» **Aim**
Copy the listing below word for word, starting at the line with "In this presented" and continuing through its final line.

» **Material for the task**
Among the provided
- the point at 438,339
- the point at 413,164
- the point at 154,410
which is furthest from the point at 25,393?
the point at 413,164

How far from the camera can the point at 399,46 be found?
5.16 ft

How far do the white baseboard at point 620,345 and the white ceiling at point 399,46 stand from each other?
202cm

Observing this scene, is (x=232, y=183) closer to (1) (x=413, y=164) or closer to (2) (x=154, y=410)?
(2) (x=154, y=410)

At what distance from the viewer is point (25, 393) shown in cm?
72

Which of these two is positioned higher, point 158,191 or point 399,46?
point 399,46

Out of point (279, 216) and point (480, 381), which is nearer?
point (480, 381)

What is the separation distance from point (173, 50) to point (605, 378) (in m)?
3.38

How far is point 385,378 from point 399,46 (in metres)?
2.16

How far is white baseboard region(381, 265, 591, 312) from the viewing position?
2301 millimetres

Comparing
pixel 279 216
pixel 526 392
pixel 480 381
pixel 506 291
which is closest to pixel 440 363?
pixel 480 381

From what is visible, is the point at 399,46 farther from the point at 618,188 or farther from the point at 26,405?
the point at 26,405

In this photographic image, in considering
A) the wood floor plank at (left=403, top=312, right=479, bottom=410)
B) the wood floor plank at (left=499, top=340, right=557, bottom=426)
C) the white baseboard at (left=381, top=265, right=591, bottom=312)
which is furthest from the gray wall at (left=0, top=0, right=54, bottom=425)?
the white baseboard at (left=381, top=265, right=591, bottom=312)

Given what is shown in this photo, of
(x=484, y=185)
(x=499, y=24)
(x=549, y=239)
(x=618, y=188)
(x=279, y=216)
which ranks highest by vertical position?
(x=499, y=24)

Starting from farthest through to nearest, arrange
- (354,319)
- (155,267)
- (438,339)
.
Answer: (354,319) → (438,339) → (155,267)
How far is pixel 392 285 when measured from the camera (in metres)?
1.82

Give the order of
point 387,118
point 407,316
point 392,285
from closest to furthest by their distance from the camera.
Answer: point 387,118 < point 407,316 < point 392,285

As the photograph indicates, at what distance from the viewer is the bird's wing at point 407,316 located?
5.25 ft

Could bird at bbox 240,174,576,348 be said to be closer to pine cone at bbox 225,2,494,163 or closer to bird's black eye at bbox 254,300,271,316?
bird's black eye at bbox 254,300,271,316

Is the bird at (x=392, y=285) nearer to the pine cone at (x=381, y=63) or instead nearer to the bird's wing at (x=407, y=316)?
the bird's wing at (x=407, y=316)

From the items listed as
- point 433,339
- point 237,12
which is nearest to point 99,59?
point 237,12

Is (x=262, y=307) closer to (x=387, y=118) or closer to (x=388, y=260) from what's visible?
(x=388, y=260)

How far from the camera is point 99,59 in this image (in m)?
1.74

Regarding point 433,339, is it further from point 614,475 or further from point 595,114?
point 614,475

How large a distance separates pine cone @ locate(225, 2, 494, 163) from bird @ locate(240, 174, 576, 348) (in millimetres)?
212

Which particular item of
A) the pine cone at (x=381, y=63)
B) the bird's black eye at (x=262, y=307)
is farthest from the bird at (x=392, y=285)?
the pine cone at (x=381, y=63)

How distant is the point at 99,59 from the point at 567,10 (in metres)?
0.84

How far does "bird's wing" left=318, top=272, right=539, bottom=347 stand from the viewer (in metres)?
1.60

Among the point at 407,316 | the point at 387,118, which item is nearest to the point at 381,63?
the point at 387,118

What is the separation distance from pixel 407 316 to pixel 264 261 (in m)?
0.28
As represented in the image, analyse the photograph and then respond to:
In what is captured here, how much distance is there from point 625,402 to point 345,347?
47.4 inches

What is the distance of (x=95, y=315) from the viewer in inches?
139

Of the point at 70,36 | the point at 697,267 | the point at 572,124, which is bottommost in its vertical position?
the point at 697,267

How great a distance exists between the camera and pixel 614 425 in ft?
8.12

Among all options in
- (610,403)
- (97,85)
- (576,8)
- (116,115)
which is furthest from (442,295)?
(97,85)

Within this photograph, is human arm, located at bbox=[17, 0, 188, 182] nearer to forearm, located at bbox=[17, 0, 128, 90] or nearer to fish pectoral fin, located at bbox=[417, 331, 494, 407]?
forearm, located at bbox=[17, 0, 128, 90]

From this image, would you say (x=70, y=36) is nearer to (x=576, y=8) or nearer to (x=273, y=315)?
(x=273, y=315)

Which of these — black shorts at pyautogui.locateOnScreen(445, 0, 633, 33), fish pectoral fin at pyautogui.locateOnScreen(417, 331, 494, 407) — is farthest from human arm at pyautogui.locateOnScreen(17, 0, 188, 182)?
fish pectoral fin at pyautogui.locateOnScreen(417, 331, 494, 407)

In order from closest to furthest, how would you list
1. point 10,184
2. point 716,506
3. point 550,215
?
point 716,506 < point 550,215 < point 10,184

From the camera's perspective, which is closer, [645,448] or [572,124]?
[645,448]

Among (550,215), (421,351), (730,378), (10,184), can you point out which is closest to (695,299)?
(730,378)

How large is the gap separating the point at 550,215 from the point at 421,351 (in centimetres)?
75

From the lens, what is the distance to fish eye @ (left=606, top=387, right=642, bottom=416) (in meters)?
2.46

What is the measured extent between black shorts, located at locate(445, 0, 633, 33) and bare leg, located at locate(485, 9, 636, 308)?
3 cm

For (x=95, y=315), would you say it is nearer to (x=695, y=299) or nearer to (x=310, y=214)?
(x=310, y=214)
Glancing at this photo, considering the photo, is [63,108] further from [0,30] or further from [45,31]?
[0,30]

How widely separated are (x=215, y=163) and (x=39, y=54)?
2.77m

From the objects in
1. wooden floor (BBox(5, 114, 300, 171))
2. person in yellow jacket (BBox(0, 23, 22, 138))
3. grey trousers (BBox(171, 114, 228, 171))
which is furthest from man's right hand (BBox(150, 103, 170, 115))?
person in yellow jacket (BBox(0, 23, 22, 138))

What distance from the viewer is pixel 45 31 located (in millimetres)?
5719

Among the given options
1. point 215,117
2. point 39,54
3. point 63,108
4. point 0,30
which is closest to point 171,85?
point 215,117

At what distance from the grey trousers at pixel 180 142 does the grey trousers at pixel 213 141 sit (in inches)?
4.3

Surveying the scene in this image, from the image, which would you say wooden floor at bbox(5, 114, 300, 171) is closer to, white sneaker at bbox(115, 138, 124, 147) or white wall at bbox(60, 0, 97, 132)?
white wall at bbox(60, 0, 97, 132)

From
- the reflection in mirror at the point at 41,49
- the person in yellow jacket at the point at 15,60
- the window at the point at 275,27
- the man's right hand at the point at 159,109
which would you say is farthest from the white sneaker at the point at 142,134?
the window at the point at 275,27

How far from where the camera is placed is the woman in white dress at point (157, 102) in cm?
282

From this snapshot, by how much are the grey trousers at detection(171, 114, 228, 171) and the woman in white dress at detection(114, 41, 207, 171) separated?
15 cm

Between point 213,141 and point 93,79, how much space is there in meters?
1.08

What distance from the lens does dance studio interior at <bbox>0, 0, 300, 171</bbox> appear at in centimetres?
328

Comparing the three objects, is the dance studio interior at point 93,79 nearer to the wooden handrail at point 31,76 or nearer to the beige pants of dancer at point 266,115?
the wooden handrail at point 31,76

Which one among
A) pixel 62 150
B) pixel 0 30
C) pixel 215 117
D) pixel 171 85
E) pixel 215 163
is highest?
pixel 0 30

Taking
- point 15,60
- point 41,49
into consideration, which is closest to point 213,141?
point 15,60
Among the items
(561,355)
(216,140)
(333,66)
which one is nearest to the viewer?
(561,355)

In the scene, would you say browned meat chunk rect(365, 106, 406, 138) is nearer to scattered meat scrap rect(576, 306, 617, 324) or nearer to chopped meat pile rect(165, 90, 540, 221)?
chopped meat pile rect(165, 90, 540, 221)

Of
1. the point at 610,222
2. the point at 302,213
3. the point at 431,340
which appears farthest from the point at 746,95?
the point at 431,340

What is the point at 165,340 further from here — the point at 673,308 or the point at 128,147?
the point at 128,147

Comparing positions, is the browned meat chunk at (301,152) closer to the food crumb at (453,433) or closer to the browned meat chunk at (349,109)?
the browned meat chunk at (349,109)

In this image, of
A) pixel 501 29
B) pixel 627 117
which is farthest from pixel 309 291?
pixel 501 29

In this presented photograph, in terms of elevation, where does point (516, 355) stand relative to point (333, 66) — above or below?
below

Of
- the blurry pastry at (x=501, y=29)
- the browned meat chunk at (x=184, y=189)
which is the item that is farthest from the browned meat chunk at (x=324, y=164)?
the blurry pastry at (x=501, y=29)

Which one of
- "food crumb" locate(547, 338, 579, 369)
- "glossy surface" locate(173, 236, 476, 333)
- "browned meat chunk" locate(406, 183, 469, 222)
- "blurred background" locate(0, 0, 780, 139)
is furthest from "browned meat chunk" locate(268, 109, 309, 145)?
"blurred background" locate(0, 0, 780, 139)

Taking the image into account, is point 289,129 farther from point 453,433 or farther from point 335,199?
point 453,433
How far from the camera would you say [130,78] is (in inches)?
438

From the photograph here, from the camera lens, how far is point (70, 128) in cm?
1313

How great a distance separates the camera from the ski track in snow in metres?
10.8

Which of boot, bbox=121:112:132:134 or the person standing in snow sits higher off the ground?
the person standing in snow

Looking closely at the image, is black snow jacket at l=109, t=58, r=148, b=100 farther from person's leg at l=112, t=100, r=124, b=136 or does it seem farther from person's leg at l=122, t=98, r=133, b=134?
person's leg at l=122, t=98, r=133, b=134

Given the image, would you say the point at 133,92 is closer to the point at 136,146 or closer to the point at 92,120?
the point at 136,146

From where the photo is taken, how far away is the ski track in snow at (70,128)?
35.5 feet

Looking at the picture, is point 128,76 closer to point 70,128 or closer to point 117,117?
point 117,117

» **Complete response**
In this presented photograph, in terms of elevation, where does point (516, 355) stand relative to point (333, 66) — above or below?
below

Of
- the blurry pastry at (x=501, y=29)
- the browned meat chunk at (x=184, y=189)
which is the item that is farthest from the browned meat chunk at (x=324, y=164)?
the blurry pastry at (x=501, y=29)

Which one of
- "food crumb" locate(547, 338, 579, 369)
- "glossy surface" locate(173, 236, 476, 333)
- "browned meat chunk" locate(406, 183, 469, 222)
- "blurred background" locate(0, 0, 780, 139)
is furthest from "browned meat chunk" locate(268, 109, 309, 145)?
"blurred background" locate(0, 0, 780, 139)

Taking the image into account, is point 289,129 farther from point 453,433 or farther from point 335,199?
point 453,433
How far from the camera would you say [130,78] is (in inches)?
438

From the photograph here, from the camera lens, how far is point (70, 128) in cm?
1313

How great a distance separates the camera from the ski track in snow in metres?
10.8

Which of boot, bbox=121:112:132:134 or the person standing in snow sits higher off the ground?
the person standing in snow

Looking closely at the image, is black snow jacket at l=109, t=58, r=148, b=100 farther from person's leg at l=112, t=100, r=124, b=136 or does it seem farther from person's leg at l=122, t=98, r=133, b=134?
person's leg at l=122, t=98, r=133, b=134

Given the image, would you say the point at 133,92 is closer to the point at 136,146 or closer to the point at 92,120?
the point at 136,146

From where the photo is taken, how far away is the ski track in snow at (70,128)?
35.5 feet

Looking at the picture, is point 128,76 closer to point 70,128 or closer to point 117,117?
point 117,117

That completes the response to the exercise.